RM: It’s easy to sell clothes. After Woolmark, I could have returned to India, tweaked the collection for the Indian audience and made money by making collection after collection. But selling doesn’t guarantee success; with time, shoppers’ choices also change. You can have 50 stockists on your résumé but you will only remain a label…you won’t become a brand. It’s easy to replace a label, but difficult to replace a brand. That’s why it’s important to invest money in branding exercises and keep experimenting with your work.
That’s why the participation in the Paris couture week year after year?
RM: So, couture is becoming more like a creative space for us and ready-to-wear will eventually become an expression for couture in a more practical kind of way. Paris is expensive and we were paying from our own pockets. Whatever we were making from couture was going into staff salaries and the Paris show. It was a risk, but we had a vision.

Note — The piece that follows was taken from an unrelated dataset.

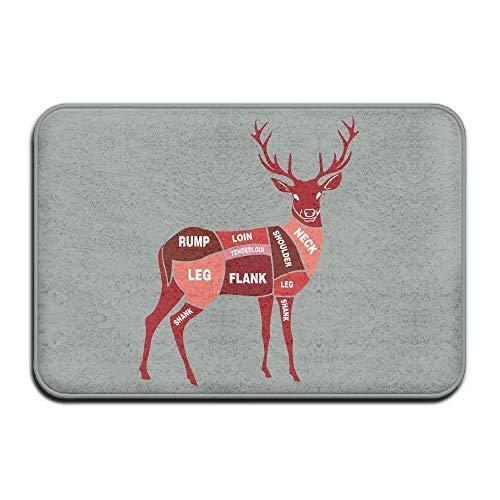 HomeDailyLife Indoor Entrance Custom Doormat Deer Meat Cuts Design Pattern Kitchen 15.7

Now, of course, there’s Reliance support, so things are easier, but we have always tried to ensure that we participate…it pushes us to experiment, to keep changing our approach to craft. Paris is like an artist’s lab for us…it gives us the freedom to play. We (the design team) sit in a room together and ideate; we don’t think about what others are doing (in terms of design) and how it will look on Zen- daya or Beyoncé. If you start thinking about these things, then true creative expression takes a back seat. You have to take risks.
Is that your work mantra?
RM: In entrepreneurship, when you take risk with lesser fear of failure, there are more chances for being successful. When you fail, at least you know where you are lacking. My three partnerships failed before I started Rahul Mishra. We are a small company but we are solid.
As a creator, it’s important to look at the past and the present, and connect the dots. We are getting a new generation every three years, instead of 10 years, which was the case earlier. Being the coolest brand (the most popular, or the “it” brand of the moment) is a bad idea, because then you are short-lived, like Supreme. You need to be a work in progress, always.